## Work item
Your answer should be the exact lines of the records, starting with the one containing "2023 Jeep Grand" and running to the end.

Brief descriptive captions:
——

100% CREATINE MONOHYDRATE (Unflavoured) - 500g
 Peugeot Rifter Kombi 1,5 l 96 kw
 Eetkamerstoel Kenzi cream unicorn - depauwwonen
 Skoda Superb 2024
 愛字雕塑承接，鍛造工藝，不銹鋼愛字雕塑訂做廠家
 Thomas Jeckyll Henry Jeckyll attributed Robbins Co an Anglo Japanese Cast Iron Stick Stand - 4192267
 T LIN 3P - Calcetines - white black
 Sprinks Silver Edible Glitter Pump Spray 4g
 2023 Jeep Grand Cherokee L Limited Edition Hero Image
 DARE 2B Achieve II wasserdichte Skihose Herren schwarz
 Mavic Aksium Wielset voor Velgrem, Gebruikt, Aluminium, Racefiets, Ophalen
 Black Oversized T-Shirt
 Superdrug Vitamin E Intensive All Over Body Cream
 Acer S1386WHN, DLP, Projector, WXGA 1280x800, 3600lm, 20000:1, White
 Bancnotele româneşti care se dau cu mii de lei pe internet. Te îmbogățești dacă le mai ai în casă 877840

——

## Result of the exercise
 2023 Jeep Grand Cherokee L Limited Edition Hero Image
 DARE 2B Achieve II wasserdichte Skihose Herren schwarz
 Mavic Aksium Wielset voor Velgrem, Gebruikt, Aluminium, Racefiets, Ophalen
 Black Oversized T-Shirt
 Superdrug Vitamin E Intensive All Over Body Cream
 Acer S1386WHN, DLP, Projector, WXGA 1280x800, 3600lm, 20000:1, White
 Bancnotele româneşti care se dau cu mii de lei pe internet. Te îmbogățești dacă le mai ai în casă 877840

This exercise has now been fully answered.